Foreign investors still keen on Nigeria, says EY Partner

10 Feb 2016
Chibuike Oguh

Summary

Rohan Malik identified five sectors in Nigeria that have huge opportunities and are attracting global investor interest.

Nigerian President Muhammadu Buhari

Despite being faced with oil price shocks and macroeconomic challenges, foreign investors are still keen on investing in Nigeria, according to Ernst & Young’s Emerging Markets Leader and Deputy Global Leader, Rohan Malik.

Speaking during a visit to Nigeria last week, Malik identified five sectors in Nigeria that have huge opportunities and are attracting global investor interest: financial services, telecommunications, manufacturing, real estate, and agriculture.

"I think the international community is looking at Nigeria with great expectations from the new regime,” Malik said. “When I talk to international investors, they see Nigeria as a beacon of hope because of the vast demographic dividend you have got with the young population.”

The EY Partner’s comments follow the report last week by National Bureau of Statistics that Nigeria’s “capital importation” – representing foreign direct investment, portfolio investments, and other investments – fell 53.53 percent year-on-year in 2015 to $9.64 billion, compared with $20.75 billion recorded in 2014.

Malik said the federal government should take advantage of low oil prices to shape policies that would encourage entrepreneurship in Nigeria. He said the government should help entrepreneurs improve access to funding and markets.
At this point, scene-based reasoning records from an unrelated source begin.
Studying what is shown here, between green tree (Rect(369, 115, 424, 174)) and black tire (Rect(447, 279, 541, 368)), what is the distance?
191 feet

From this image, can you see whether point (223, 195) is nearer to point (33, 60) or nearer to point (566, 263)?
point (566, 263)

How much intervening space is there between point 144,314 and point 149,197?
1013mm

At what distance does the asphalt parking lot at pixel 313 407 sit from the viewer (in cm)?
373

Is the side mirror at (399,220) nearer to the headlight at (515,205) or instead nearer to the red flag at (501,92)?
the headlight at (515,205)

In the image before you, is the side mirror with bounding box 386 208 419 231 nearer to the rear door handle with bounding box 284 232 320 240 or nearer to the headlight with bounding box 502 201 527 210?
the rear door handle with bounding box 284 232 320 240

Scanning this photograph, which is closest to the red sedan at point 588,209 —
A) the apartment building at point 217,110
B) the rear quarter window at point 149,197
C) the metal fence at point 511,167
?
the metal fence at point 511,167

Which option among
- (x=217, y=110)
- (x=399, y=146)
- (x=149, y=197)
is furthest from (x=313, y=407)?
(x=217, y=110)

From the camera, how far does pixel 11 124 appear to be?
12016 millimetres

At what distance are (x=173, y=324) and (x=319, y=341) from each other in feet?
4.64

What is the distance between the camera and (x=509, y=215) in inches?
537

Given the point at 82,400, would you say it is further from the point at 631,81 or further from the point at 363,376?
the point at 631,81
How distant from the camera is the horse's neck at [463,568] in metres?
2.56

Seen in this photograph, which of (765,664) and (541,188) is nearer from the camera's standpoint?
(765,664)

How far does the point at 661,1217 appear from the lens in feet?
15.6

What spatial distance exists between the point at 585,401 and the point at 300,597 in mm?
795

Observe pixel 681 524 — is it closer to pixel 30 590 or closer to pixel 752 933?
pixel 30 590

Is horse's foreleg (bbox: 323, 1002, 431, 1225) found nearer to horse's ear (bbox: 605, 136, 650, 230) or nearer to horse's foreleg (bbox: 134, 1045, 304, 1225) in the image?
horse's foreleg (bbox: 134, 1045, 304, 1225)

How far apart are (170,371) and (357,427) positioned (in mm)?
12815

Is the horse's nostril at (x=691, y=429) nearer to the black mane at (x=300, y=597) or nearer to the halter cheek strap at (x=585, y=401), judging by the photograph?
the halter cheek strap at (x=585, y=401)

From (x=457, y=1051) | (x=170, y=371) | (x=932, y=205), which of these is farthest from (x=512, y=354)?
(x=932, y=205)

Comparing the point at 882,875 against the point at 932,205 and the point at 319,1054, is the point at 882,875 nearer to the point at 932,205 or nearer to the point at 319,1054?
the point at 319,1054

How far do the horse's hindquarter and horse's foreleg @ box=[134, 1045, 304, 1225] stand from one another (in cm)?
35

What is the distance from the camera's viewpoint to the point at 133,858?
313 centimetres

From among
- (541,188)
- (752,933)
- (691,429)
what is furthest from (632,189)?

“I think this is a huge challenge that governments think that their job is done when they produce policies,” Malik said. “That is the first step on the journey. How can you go from policy to outcomes is the challenge, and entrepreneurs suffer from that.”

According to Malik, Nigeria must now compete in a harsher investment climate where investors are searching for opportunities with the optimum level of risks and returns.

“The global investors are still looking at deals,” Malik said. “I was talking to some of the investors recently and they said, ‘We have got more money than bankable projects today.’”

“In other words, money is not the problem. So I think Nigeria has to compete for investments with the likes of India, China, the Middle East, South America, the so-called higher growth markets,” the Emerging Markets Leader for Global Government and Public Sector at EY further stated.